Мы не искали легкой судьбы, ликовала она, жизнь не была для нас увеселительной прогулкой. Мы считали, что залог процветания — чистая совесть, а не наоборот. Мы не искали оправданий злу во имя высших целей. Безо всякой причины мысль ее вдруг сбилась с ритма, споткнулась; только что она парила в поднебесье и вот уже круто спикировала на землю с поврежденным крылом. Если бы Эстер Принн из «Алой буквы» жила в Венеции, подумалось Лавинии, ей бы не пришлось стоять у позорного столба. На миг ей захотелось, чтобы героиня Готорна [50] жила в какой-нибудь другой стране, более близкой ей по темпераменту. Ведь ее наказали мои предки. А что им оставалось делать? Должны же у людей быть какие-то принципы? Если нет ничего святого, жизнь становится пресной, начинает смердеть. Лавиния обвела комнату тревожным взглядом. Комната уже не казалась дружелюбной и словно затаилась, ждала, когда же Лавиния себя опорочит. Обойдусь без твоей дружбы, пробормотала Лавиния, хлопнув дверцей шкафа.
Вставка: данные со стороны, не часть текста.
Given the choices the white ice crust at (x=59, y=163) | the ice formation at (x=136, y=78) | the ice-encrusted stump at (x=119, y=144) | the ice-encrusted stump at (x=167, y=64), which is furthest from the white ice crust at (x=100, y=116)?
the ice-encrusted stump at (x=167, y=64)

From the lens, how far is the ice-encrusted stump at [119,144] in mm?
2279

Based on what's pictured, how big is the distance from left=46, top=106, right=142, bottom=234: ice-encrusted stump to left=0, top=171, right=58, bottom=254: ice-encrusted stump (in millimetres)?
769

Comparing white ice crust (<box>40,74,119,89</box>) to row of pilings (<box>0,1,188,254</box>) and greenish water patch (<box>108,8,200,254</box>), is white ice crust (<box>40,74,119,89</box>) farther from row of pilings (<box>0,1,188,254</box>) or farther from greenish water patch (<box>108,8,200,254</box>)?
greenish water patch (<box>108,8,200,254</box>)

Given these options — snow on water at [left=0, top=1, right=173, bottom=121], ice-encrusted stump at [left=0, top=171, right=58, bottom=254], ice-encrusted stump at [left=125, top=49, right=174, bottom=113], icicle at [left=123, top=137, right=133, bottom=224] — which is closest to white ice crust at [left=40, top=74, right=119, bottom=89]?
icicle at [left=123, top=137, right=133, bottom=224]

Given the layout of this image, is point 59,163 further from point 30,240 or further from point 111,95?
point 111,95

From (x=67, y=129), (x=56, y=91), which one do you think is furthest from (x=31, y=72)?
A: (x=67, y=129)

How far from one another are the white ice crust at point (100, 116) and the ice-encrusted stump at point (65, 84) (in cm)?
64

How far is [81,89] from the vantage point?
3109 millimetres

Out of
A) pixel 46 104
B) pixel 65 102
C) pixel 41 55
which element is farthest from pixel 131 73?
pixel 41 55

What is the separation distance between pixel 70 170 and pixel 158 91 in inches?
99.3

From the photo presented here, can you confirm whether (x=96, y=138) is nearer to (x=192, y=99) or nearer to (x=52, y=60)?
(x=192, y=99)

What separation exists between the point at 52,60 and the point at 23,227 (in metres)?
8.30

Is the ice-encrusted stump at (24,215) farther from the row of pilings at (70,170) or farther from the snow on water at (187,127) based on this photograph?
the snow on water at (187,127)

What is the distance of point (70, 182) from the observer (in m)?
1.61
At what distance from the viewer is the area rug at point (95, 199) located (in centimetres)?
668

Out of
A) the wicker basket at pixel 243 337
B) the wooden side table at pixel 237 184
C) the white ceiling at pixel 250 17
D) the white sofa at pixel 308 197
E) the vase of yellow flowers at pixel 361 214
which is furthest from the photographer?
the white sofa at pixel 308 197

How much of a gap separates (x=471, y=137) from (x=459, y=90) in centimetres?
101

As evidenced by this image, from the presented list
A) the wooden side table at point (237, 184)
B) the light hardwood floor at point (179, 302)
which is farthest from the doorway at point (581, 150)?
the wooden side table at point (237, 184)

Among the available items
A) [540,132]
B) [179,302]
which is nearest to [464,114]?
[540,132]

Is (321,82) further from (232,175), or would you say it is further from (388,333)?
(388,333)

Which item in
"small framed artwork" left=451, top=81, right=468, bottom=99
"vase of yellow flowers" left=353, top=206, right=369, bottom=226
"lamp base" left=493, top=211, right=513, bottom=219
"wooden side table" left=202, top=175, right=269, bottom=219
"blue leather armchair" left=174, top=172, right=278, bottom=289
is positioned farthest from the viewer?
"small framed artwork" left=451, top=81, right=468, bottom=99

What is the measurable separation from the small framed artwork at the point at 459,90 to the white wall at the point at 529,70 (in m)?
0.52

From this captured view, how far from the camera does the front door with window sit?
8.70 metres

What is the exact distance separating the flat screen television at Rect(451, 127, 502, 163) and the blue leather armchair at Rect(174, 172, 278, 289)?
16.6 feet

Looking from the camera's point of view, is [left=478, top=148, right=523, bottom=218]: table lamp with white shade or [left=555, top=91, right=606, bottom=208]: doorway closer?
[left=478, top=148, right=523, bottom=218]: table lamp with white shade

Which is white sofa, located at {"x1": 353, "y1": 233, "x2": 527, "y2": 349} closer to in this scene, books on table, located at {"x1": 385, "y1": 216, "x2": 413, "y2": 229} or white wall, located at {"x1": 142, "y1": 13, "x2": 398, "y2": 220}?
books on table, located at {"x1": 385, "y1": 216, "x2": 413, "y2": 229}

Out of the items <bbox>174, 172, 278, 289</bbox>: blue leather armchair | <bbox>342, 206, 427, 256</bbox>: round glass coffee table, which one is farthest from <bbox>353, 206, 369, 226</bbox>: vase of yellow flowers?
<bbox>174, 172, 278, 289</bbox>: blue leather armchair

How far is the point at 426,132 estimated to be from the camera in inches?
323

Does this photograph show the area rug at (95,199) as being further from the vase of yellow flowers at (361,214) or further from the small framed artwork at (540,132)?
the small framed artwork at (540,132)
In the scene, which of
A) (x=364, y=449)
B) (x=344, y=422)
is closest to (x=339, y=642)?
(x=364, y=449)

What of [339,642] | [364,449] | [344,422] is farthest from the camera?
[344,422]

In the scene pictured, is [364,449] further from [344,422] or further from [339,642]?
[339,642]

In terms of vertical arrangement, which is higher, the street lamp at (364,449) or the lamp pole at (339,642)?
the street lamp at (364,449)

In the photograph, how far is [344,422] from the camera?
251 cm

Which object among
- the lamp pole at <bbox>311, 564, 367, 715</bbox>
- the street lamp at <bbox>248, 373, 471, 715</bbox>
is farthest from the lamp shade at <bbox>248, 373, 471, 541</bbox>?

Но дверца распахнулась ей навстречу, будто в шкафу кто-то сидел и подсматривал. Тоже мне, разозлилась Лавиния, барахляная мебелишка в картонном палаццо. Дома, если я закрываю дверь, она закрывается. Лавиния хорохорилась, не очень веря своим словам, потом попыталась представить себе свой дом — безрезультатно. Почему? Уж не утратила ли она способность к воображению? Вдруг теперь так будет всегда — захочет вызвать в памяти какой-нибудь образ, а у нее ничего не получится. На всякий случай не очень напрягаясь, она попробовала вызвать в памяти портрет своей двоюродной тетки, Софии. Из тумана ничего не выплыло, сплошная пустота; и все другие портреты отказались явиться по вызову. Как гадко с вашей стороны, пробурчала она, едва не плача, ведь я только что вас так превозносила! Но тут память сжалилась над ней, и искомые образы родственников дружно хлынули на нее, все они глядели на нее неодобрительно, не скрывая враждебности.

50

Натаниель Готорн (1804–1864) — американский писатель, автор романа «Алая буква».

Да кто она, собственно говоря, такая, чтобы их хвалить? Не больно им нужна ее похвала — комплимент приятен, если исходит от человека добродетельного, достойного. И не нужно им, чтобы она с ними соглашалась, — да они скорее переменят свои суждения. С кем же тогда ей поделиться сокровенным, к кому обратиться за помощью? Толь-ко не к усопшим и почившим Джонстонам, ибо никакой акт самоотречения не поможет ей втереться к ним в доверие. Она, конечно, может кичиться принадлежностью к их роду, помешать ей быть снобом не под силу даже им. Но по-настоящему отождествлять себя с ними, приписать себе их пронесенную сквозь поколения цельность, заявить о своем праве (от которого ей теперь придется отказаться) на место в их когорте — этого суровые, недовольные люди, все еще окружавшие Лавинию, не позволят наверняка. Она может спекулировать их добрым именем, но их расположение, их жизнестойкие традиции потеряны для нее безвозвратно. Предки вытолкнули ее из своих рядов.